Automated structured data extraction from intraoperative echocardiography reports using large language models
View abstract on PubMed
Summary
This summary is machine-generated.Consensus-based large language model (LLM) ensembles can automate structured data extraction from echocardiography reports. The unanimous LLM ensemble demonstrated high accuracy and low error rates in analyzing intraoperative transesophageal reports.
Area Of Science
- Artificial Intelligence in Medicine
- Natural Language Processing in Healthcare
- Cardiovascular Imaging Informatics
Background
- Echocardiography reports contain valuable data in unstructured text format.
- Automated structured data extraction is needed to improve efficiency and data utilization.

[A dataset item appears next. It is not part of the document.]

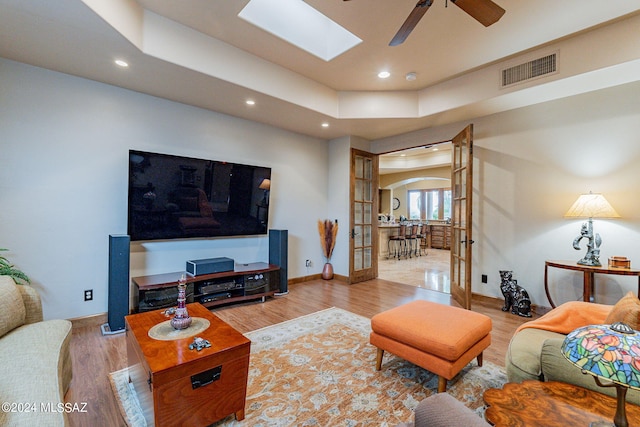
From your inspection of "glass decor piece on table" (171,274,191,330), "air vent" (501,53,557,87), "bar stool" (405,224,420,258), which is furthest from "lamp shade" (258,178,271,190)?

- Large Language Models (LLMs) show promise for this task.
Purpose Of The Study
- To evaluate the effectiveness of consensus-based LLM ensembles for extracting structured echocardiographic data.
- To compare different LLM ensemble voting strategies (unanimous, supermajority, majority, plurality).
- To assess accuracy, error rates, and data yield in intraoperative transesophageal reports.
Main Methods
- A cross-sectional study used 600 intraoperative transesophageal reports.
- Three key echocardiographic parameters were extracted: LVEF, RV systolic function, and TR.
- Five open-source LLMs and four voting strategies were employed to create ensembles.
Main Results
- The unanimous LLM ensemble achieved the highest consensus accuracy (99.4% presurgical, 97.9% postsurgical) and lowest error rates.
- The plurality LLM ensemble yielded the highest raw accuracy (96.1% presurgical, 93.7% postsurgical) and data extraction yield.
- Performance varied significantly across different voting strategies and report sections.
Conclusions
- Consensus-based LLM ensembles can successfully generate structured data from unstructured echocardiography reports.
- The choice of voting strategy impacts the trade-off between accuracy, yield, and error rates.
- LLM ensembles offer a viable automated solution for echocardiographic data extraction.